Mobilité, préventif et prédictif : les fonctions qui comptent
Trois fonctions font la différence entre une GMAO qui vit et une base morte. La mobilité d'abord : sans appli terrain hors-ligne, les techniciens ne saisissent rien et l'historique reste vide. Le préventif ensuite : une GMAO bien réglée augmente de 18 % le taux de réalisation des interventions préventives et réduit de 25 % le temps passé à planifier. Le prédictif enfin, via capteurs IoT et analyse vibratoire : McKinsey chiffre à 30 à 50 % la baisse des pannes chez les industriels qui l'ont adopté, et jusqu'à 20 % d'économies sur le budget maintenance.
Pour un indépendant, ces fonctions se traduisent en compétences facturables. Savoir brancher un capteur de température ou de vibration sur une GMAO, lire un seuil d'alerte et déclencher un bon de travail conditionnel, c'est du concret que peu de techniciens maîtrisent en 2026. Sur les profils rares, capables de connecter le terrain à la donnée, le TJM grimpe jusqu'à 650 € HT/jour. Ne subis pas l'outil : positionne-toi comme celui qui exploite la GMAO à fond, pas comme celui qui remplit des champs à contrecœur en fin de journée.
Freelance : la GMAO, c'est (presque toujours) celle du client
Voilà ce que personne ne te dit quand tu passes à ton compte : tu n'as quasiment jamais besoin d'acheter ta propre GMAO. En mission, tu utilises celle du client, c'est son parc, ses règles, ses données, sa licence. Un bon technicien prend en main une GMAO inconnue en 1 à 2 jours. Ton vrai outil de gestion perso, ce n'est pas la GMAO, c'est ta facturation : devis, factures, suivi des encaissements, en micro-entreprise ou en portage salarial.

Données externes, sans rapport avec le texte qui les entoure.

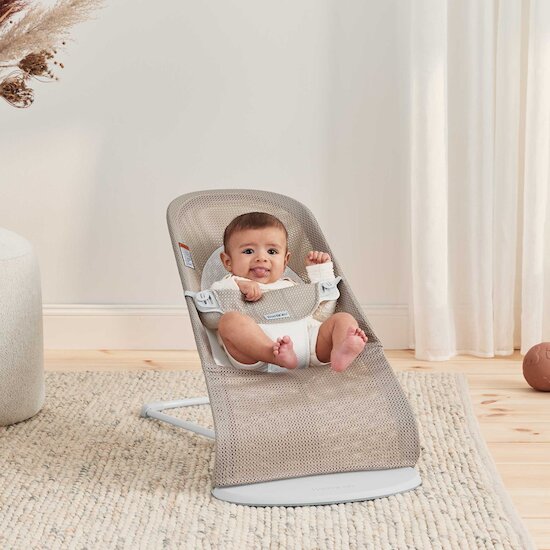 Transat Balance Soft Mesh Beige  de BabyBjörn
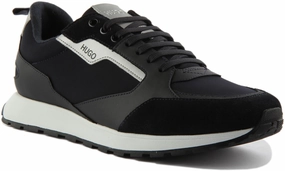 Hugo Icelin Run In Dark Blue For Men Loose Fit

Ne confonds jamais logiciel métier, celui du client, et logiciel de gestion, le tien.
Ce qui pilote ton activité d'indépendant, c'est ton TJM et ton flux de missions. Un technicien de maintenance freelance facture aujourd'hui entre 350 et 500 € HT/jour, 250 à 350 € en junior, jusqu'à 650 € sur profils rares, avec 10 à 20 % de majoration pour les habilitations électriques, la soudure ou les astreintes, et 15 à 20 % d'écart entre l'Île-de-France et la province. Avant de comparer des logiciels, cale ton tarif : passe ton parcours dans le calculateur de TJM Industrie Libre et positionne-toi face au vivier, pas au doigt mouillé.
Bien choisir sa GMAO : la checklist terrain
Pour choisir une GMAO, que tu conseilles un client ou que tu évalues l'outil sur lequel tu vas travailler, pondère six critères : mobilité et mode hors-ligne, gestion du préventif, suivi du stock de pièces, qualité du reporting, connexion aux capteurs et à l'IoT pour le prédictif, et rapidité de prise en main. Méfie-toi des usines à gaz : un logiciel que les techniciens n'ouvrent pas ne remonte aucune donnée et ne sert à rien. Le seul vrai test : fais saisir une intervention réelle par un technicien de terrain, chrono en main, avant de signer quoi que ce soit.
Négocie toujours une période d'essai réelle, pas une démo commerciale : 2 à 4 semaines sur un périmètre pilote, une ligne ou un atelier. Vérifie l'export des données au format ouvert, tu ne veux pas rester prisonnier d'un éditeur le jour où tu changes d'outil. Et chiffre le coût complet sur 3 ans, souvent 30 à 50 % au-dessus du prix de licence affiché. Rappelle-toi le repère Gartner : à 5 600 € la minute d'arrêt, une GMAO bien choisie se rembourse en quelques heures de panne évitées, pas en années.